WHERE BirthDate < @DateParameter OPTION (RECOMPILE);

That's somewhat different from creating the procedure WITH RECOMPILE, and that (as well as much more detail on why parameter sniffing works this way) is explained in depth in Paul White's post, Parameter Sniffing, Embedding, and the RECOMPILE Options.

SQLkiwi 2017-01-09 18:33:17
Just to add to Aaron's answer, the point about the local estimates in this case is that it affects how SQL Server decides to run the remote queries.

For a small number of local rows, it may decide to run multiple remote queries with local values used as parameters to the remote queries. These appear as '?' in the Remote Query text of the Remote Query plan operator.

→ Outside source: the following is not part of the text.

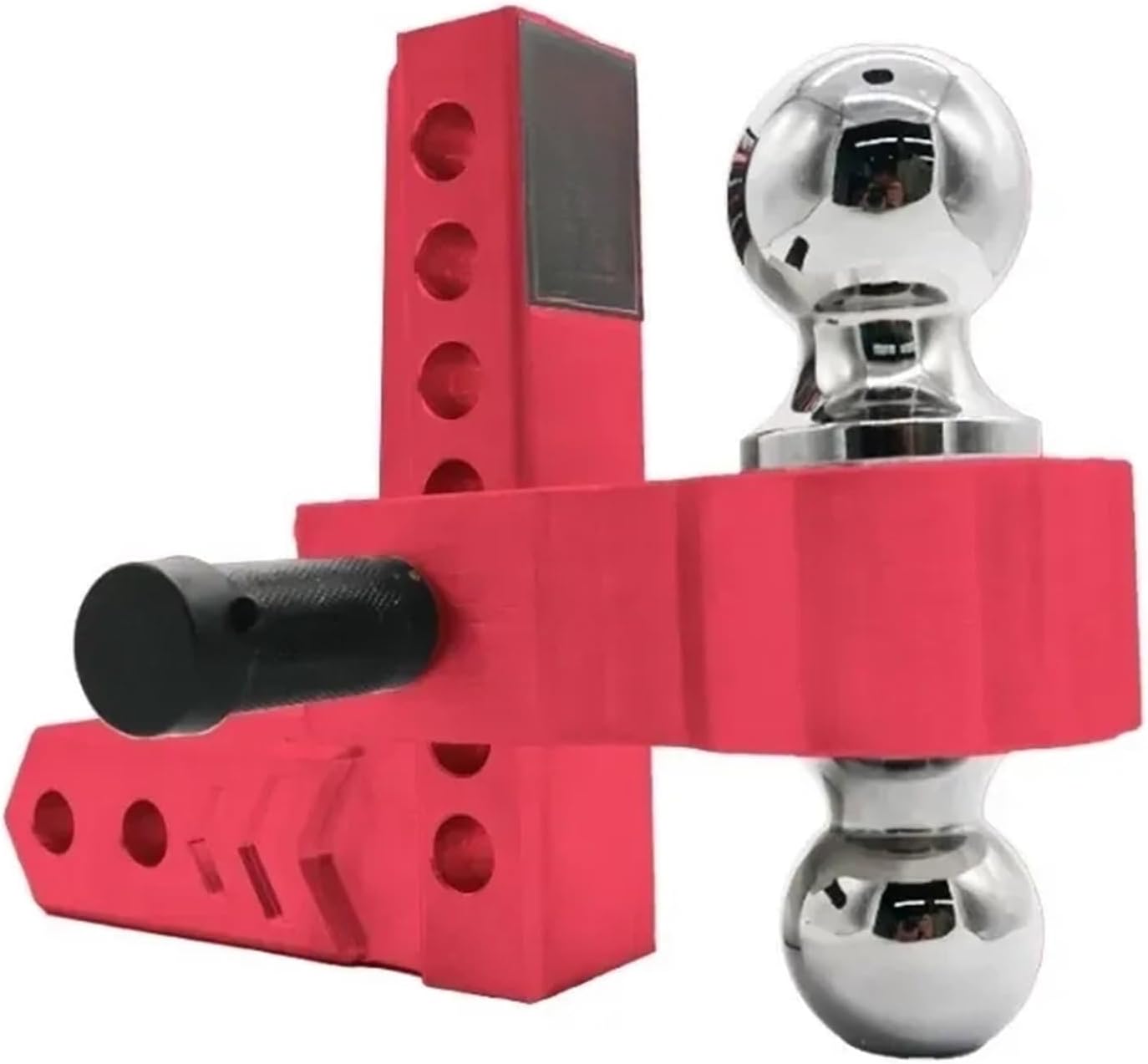 Adjustable Trailer Hitch 2 Inch Receiver, 6 Inch Drop Rise Hitch, 12500 LBS GTW Ball Mount, 2 Inch 2-5/16 Inch Dual Towing Ball, Double Locking(Drop4,Black)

For example, the faster queries use a a parameterized remote query:

SELECT "Col1180","Col1181","Col1182","Col1188" 
        "Tbl1013"."SourceStore" "Col1175","Tbl1013"."Repl_Id" "Col1176" 
        FROM "StoreConfig"."PartitionLookup"."Value" "Tbl1013" 
        WHERE ?="Tbl1013"."SourceStore"
) Qry1177,
    SELECT "Col1179","Col1180","Col1181","Col1182","Col1183","Col1184","Tbl1015"."AgreementStatusId" "Col1187","Tbl1015"."ShortName" "Col1188" 
            "Tbl1011"."AgreementNumber" "Col1179","Tbl1011"."AgreementStatusId" "Col1180","Tbl1011"."PaidThroughDate" "Col1181",
            "Tbl1011"."FinalDate" "Col1182","Tbl1011"."SourceStore" "Col1183","Tbl1011"."Repl_ID" "Col1184" 
        FROM "StoreOps"."Agreement"."Agreement" "Tbl1011" 
            AND "Tbl1011"."AgreementNumber"=?
    ) Qry1185,
    "StoreOps"."Agreement"."AgreementStatus" "Tbl1015" 
    WHERE "Col1180"="Tbl1015"."AgreementStatusId"
) Qry1189 
WHERE "Col1176"="Col1184"

whereas the slow query decides that too many remote calls would be needed, so it fetches the rows locally once:

SELECT "Col1276","Col1277","Col1278","Col1279","Tbl1013"."SourceStore" "Col1287","Col1284" 
        "Tbl1011"."AgreementNumber" "Col1276","Tbl1011"."AgreementStatusId" "Col1277","Tbl1011"."PaidThroughDate" "Col1278",
        "Tbl1011"."FinalDate" "Col1279","Tbl1011"."SourceStore" "Col1280","Tbl1011"."Repl_ID" "Col1281","Tbl1015"."AgreementStatusId" "Col1283",
        "Tbl1015"."ShortName" "Col1284" 
    FROM "StoreOps"."Agreement"."Agreement" "Tbl1011","StoreOps"."Agreement"."AgreementStatus" "Tbl1015" 
    WHERE "Tbl1011"."AgreementStatusId"="Tbl1015"."AgreementStatusId"
) Qry1285,
    "StoreConfig"."PartitionLookup"."Value" "Tbl1013" 
    AND "Tbl1013"."Repl_Id"="Col1281" 
    "Col1276" ASC

The specific problem here is that SQL Server estimates 15,000 rows for the above remote query, when nearly 38 million rows come back at runtime. Normally, I would say that this guess may be due to the linked server setup having insufficient permissions on the remote server. This was more of a problem before SQL Server 2012 SP1, and you are on 2012 SP2 so SELECT permissions are sufficient. Still, it is something you could look into, if remote estimations are consistently worse than when running the Remote Query text locally on the remote server.